What is asked
Reproduce without alteration the lines of the items from the first line through the line that contains "200L246 208L250 210H261L265", including both of those lines.

Records for this exercise

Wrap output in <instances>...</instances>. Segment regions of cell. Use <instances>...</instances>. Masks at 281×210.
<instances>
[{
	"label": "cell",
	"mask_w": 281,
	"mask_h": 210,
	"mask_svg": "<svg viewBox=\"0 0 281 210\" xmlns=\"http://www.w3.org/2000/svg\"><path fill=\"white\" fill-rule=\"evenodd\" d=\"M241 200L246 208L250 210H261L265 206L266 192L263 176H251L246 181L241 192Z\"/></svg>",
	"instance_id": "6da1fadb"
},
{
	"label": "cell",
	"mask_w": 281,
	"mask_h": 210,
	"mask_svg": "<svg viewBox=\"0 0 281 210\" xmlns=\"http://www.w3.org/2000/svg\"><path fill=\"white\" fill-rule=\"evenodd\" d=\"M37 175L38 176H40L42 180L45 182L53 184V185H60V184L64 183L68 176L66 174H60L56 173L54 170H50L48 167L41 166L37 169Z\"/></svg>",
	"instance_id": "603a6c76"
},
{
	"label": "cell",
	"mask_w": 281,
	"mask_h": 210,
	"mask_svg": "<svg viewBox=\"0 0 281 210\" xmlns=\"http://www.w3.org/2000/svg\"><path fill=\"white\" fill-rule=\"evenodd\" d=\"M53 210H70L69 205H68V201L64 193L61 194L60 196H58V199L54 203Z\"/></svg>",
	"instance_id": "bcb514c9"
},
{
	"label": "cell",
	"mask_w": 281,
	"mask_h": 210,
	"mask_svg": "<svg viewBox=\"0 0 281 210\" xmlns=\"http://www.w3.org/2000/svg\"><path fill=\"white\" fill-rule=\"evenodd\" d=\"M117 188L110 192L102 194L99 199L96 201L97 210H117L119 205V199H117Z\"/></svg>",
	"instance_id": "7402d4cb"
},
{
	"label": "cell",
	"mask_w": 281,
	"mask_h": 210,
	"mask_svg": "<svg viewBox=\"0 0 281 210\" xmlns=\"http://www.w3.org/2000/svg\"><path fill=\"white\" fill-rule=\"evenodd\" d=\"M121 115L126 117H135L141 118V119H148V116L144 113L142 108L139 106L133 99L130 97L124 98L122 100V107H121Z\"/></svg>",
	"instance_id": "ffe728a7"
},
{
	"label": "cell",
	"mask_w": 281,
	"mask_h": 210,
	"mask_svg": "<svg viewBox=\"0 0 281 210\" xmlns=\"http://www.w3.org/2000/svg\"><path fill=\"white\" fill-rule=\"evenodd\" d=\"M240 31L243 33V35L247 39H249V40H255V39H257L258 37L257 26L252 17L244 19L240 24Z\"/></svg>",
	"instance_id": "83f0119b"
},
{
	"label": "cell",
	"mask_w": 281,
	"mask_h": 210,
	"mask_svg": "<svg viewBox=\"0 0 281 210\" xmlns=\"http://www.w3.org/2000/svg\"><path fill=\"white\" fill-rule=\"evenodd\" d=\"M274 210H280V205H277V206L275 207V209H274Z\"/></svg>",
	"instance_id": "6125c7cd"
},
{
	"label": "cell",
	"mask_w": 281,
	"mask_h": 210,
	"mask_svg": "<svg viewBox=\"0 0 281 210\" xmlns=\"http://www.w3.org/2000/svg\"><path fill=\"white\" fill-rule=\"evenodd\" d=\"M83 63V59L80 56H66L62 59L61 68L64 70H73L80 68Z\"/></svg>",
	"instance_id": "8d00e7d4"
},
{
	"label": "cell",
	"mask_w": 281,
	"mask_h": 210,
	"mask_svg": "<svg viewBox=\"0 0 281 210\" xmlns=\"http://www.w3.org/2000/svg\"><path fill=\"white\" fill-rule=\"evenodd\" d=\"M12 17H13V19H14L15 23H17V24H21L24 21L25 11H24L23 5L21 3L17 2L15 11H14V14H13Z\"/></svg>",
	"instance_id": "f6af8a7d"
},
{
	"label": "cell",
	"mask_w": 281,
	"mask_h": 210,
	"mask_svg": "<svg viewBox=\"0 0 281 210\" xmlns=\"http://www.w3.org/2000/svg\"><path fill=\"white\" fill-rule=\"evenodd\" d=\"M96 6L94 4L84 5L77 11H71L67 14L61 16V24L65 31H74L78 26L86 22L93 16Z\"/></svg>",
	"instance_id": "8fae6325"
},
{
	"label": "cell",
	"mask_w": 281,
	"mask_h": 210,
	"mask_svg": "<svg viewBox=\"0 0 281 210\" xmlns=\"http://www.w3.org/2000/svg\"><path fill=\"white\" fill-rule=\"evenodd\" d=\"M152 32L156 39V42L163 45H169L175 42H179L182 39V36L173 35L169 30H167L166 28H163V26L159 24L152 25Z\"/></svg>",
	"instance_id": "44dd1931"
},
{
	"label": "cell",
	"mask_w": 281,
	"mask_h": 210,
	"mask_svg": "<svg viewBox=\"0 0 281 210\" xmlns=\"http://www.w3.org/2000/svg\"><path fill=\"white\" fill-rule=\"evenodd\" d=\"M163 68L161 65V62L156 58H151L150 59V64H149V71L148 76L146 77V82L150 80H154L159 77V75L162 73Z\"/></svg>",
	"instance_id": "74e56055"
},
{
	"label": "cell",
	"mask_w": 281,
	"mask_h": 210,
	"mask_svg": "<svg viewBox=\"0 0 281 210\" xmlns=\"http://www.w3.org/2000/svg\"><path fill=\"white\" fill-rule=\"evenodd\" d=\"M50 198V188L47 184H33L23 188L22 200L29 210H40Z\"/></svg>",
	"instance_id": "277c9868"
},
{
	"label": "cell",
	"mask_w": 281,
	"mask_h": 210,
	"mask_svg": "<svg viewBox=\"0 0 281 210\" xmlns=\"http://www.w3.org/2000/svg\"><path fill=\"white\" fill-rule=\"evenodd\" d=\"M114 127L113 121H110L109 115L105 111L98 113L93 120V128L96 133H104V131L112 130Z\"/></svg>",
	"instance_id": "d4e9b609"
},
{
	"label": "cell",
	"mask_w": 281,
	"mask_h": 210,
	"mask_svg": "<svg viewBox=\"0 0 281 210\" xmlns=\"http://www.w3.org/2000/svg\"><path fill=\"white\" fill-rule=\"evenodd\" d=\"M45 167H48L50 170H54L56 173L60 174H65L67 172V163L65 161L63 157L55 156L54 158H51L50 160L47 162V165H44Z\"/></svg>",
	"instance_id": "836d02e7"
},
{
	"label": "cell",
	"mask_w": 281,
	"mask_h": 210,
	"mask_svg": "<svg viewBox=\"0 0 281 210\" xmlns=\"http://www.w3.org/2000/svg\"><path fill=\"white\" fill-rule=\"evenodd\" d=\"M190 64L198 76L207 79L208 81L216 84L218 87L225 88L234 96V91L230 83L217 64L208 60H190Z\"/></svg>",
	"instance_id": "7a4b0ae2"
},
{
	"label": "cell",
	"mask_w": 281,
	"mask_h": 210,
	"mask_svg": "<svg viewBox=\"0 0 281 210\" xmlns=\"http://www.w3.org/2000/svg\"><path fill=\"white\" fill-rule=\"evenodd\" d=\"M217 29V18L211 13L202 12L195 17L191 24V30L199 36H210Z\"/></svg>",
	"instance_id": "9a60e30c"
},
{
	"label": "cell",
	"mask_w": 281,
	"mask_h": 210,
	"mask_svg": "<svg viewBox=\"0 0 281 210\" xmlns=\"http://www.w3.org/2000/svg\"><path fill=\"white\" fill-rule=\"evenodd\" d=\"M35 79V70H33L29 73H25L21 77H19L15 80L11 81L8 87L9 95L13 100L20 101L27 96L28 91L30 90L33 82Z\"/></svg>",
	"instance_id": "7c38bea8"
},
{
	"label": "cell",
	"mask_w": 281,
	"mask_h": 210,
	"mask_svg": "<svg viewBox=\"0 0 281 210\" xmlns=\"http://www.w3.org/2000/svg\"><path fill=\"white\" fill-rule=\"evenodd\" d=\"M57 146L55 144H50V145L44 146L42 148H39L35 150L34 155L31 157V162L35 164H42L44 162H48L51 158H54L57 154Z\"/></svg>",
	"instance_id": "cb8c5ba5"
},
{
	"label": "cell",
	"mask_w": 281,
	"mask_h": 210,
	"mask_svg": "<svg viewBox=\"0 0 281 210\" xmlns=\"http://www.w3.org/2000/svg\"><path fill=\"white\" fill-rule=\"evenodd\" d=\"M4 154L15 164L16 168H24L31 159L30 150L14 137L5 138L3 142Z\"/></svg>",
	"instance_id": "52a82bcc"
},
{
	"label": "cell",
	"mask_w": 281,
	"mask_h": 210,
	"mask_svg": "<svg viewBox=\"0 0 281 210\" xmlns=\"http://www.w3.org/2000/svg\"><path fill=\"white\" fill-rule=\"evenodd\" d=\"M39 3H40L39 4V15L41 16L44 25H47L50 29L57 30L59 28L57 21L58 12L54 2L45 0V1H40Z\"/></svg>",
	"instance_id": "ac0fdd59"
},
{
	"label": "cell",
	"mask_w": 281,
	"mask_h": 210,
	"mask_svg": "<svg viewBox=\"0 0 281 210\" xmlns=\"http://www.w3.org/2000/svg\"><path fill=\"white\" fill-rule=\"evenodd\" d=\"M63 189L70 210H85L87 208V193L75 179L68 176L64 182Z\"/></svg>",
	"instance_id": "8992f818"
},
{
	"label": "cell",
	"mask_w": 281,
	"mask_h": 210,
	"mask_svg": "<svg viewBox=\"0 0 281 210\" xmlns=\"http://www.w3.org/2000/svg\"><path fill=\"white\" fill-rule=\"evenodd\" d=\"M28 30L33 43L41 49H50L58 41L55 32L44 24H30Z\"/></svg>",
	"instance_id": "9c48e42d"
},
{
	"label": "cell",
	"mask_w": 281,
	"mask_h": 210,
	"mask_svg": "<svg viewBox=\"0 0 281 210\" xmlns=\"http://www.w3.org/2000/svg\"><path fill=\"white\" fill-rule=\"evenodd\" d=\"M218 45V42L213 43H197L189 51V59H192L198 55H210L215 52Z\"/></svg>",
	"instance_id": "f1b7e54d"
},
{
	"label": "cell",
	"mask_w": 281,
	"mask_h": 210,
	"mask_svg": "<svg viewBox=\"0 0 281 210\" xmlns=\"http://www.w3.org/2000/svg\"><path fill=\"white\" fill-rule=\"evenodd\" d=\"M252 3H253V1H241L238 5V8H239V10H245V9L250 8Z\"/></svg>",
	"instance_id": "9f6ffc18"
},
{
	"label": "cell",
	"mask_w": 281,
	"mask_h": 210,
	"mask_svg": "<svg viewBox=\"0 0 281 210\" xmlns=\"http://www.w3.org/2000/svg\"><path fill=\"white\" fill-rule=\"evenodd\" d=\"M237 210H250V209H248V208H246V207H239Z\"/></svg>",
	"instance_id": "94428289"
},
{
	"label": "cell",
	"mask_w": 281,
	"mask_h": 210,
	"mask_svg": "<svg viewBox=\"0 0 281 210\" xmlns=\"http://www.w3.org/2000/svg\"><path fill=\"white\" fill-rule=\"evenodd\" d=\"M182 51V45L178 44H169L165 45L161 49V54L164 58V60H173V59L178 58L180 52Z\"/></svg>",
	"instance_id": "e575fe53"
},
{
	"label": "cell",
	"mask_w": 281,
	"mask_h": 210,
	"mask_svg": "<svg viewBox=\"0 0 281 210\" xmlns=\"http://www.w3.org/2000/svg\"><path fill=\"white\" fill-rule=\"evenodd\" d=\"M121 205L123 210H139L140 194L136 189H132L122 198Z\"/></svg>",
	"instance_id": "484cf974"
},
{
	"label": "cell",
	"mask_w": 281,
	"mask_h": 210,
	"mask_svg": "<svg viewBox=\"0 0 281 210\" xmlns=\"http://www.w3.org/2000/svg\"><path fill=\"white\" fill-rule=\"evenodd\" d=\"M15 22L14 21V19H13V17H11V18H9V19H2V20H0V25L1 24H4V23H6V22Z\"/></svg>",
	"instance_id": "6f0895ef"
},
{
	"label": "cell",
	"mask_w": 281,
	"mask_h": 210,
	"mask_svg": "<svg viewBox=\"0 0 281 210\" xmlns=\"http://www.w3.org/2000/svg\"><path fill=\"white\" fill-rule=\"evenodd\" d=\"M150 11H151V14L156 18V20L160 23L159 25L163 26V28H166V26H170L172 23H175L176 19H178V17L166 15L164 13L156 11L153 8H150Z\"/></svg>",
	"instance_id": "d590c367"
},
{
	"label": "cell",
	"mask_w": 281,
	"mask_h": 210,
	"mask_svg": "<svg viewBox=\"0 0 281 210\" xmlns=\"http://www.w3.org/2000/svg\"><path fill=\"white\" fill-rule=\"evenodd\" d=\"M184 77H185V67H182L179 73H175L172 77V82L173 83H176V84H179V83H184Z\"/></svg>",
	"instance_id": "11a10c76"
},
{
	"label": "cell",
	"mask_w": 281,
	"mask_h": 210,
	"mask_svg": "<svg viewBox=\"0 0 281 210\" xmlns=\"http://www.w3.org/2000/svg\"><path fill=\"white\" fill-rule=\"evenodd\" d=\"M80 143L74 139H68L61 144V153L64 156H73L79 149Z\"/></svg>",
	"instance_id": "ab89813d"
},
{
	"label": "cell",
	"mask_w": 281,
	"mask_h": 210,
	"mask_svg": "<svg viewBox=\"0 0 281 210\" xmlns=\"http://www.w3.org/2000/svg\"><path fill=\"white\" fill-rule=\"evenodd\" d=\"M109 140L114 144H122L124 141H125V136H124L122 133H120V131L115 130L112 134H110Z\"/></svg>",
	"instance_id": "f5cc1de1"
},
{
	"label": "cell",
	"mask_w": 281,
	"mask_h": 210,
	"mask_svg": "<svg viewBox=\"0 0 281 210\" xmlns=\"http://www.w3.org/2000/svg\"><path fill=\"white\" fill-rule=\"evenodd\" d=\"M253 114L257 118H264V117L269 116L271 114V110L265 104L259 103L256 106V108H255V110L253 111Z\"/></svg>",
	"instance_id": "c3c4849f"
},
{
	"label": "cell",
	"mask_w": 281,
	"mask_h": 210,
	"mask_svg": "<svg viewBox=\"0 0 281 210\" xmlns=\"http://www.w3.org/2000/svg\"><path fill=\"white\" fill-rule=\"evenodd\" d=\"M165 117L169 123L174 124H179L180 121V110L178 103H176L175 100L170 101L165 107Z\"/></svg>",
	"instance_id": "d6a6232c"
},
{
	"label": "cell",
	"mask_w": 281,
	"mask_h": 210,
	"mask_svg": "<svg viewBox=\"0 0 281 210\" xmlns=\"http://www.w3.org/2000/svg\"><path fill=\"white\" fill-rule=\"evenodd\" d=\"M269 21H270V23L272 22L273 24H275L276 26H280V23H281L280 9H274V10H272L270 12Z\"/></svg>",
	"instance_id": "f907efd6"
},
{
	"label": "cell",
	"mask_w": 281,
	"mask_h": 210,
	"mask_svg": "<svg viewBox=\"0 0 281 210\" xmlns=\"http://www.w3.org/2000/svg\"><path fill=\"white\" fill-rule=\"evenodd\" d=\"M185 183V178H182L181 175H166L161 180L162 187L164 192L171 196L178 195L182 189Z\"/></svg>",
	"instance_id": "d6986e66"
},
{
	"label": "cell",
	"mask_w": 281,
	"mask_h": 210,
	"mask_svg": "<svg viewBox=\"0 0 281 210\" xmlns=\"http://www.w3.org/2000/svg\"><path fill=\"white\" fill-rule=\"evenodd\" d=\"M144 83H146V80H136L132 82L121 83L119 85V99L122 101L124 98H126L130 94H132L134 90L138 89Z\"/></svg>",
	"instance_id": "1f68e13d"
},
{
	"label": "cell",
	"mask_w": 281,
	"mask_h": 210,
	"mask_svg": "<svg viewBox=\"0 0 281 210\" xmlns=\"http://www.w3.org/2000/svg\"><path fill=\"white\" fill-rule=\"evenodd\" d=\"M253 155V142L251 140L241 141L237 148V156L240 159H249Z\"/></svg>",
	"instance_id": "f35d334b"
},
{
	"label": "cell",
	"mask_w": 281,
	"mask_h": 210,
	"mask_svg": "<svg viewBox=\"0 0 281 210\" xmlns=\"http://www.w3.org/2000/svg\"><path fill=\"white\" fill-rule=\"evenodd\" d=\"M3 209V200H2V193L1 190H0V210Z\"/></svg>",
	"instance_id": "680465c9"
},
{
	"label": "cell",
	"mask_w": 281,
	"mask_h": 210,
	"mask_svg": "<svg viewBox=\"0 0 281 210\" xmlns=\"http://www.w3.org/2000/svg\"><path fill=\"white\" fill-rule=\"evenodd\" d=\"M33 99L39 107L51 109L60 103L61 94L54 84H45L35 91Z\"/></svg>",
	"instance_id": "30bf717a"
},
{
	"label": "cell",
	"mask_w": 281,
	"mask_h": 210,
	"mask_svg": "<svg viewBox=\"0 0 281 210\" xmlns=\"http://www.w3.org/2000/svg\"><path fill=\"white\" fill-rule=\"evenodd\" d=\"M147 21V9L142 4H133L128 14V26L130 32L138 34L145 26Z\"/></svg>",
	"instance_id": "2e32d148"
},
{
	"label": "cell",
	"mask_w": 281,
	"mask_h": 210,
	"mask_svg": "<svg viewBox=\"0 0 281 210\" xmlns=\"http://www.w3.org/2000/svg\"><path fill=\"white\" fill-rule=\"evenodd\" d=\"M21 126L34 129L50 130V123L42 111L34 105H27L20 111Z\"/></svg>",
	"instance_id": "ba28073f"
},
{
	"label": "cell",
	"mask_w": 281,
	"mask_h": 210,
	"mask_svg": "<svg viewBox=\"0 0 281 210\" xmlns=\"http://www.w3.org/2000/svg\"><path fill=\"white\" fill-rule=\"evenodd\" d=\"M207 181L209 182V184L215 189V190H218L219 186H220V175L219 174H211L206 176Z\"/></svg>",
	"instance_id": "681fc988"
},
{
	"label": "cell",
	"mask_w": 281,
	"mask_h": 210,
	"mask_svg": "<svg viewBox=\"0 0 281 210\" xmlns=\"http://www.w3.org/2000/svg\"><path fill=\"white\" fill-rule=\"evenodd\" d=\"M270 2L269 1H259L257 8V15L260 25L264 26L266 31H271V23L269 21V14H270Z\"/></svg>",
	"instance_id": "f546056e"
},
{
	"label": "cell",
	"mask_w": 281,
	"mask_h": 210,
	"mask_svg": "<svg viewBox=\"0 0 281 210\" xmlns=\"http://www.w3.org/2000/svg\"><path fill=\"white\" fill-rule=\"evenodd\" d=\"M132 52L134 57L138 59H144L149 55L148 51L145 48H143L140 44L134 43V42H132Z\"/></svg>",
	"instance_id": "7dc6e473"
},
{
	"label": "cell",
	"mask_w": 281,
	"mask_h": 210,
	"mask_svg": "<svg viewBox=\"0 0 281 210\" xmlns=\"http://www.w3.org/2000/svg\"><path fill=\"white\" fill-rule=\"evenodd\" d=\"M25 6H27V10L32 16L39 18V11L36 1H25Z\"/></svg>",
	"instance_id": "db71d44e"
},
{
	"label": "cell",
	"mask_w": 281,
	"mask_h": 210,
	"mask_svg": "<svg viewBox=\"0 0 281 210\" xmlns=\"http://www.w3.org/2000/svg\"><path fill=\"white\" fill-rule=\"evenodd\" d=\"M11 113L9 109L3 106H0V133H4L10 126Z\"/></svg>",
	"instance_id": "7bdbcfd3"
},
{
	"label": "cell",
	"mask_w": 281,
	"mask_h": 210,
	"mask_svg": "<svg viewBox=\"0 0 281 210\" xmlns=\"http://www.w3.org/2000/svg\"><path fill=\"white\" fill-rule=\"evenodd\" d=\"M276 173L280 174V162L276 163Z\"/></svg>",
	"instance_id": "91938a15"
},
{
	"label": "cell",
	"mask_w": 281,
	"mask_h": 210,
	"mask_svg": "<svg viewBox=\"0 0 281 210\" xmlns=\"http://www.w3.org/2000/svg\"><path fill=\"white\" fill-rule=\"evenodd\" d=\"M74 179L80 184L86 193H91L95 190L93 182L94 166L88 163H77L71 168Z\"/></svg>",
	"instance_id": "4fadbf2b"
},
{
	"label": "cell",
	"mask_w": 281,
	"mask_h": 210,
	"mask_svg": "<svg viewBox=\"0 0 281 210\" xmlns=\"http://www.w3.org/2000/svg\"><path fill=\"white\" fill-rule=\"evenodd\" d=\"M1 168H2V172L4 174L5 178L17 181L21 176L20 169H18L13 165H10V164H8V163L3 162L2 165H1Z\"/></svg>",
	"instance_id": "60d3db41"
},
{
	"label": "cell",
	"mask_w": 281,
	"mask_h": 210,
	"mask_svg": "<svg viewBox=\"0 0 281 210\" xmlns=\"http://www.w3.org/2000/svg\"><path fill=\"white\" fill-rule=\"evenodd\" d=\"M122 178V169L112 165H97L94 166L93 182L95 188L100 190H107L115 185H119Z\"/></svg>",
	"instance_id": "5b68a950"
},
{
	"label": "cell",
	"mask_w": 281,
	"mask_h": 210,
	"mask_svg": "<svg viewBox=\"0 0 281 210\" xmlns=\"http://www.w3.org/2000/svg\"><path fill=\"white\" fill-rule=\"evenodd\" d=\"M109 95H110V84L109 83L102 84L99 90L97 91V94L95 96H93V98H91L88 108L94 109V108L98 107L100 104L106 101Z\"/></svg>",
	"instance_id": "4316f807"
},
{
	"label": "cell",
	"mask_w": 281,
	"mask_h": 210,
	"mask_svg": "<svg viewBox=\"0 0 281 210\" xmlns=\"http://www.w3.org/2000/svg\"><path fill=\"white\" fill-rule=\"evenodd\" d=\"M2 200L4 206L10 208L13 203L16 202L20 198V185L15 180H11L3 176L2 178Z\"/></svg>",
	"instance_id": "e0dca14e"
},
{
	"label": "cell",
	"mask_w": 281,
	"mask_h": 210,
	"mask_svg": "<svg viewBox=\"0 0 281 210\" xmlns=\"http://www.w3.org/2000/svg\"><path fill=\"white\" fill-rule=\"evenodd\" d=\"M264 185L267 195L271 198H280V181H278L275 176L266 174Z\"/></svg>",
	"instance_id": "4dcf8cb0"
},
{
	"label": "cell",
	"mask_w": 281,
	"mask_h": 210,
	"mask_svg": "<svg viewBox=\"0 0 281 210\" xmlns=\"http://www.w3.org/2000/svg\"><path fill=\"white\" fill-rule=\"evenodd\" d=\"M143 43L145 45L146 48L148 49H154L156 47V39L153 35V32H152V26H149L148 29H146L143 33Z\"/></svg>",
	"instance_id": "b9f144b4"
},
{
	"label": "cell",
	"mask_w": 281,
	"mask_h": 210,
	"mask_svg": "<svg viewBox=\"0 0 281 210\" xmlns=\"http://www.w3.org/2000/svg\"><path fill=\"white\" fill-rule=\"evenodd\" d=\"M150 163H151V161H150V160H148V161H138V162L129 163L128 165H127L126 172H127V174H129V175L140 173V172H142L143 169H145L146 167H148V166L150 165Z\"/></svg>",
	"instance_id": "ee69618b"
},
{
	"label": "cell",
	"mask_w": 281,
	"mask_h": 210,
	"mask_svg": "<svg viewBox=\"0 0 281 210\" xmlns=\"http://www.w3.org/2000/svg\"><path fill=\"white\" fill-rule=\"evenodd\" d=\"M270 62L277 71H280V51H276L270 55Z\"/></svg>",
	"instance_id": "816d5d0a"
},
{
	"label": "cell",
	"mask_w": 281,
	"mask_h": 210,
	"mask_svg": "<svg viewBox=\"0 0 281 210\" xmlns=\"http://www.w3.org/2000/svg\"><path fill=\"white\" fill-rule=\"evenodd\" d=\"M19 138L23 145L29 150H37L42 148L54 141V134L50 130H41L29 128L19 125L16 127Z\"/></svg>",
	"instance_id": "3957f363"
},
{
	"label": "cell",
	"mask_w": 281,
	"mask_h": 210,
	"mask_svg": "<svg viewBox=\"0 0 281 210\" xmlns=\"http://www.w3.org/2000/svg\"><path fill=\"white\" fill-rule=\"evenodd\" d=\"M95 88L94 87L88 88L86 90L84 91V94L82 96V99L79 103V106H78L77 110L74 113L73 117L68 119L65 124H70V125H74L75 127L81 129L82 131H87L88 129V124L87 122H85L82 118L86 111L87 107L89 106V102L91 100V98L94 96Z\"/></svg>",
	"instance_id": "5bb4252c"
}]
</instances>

Result below
Wrap output in <instances>...</instances>. Segment regions of cell. Use <instances>...</instances>. Masks at 281×210.
<instances>
[{
	"label": "cell",
	"mask_w": 281,
	"mask_h": 210,
	"mask_svg": "<svg viewBox=\"0 0 281 210\" xmlns=\"http://www.w3.org/2000/svg\"><path fill=\"white\" fill-rule=\"evenodd\" d=\"M241 200L246 208L250 210H261L265 206L266 192L263 176H251L246 181L241 192Z\"/></svg>",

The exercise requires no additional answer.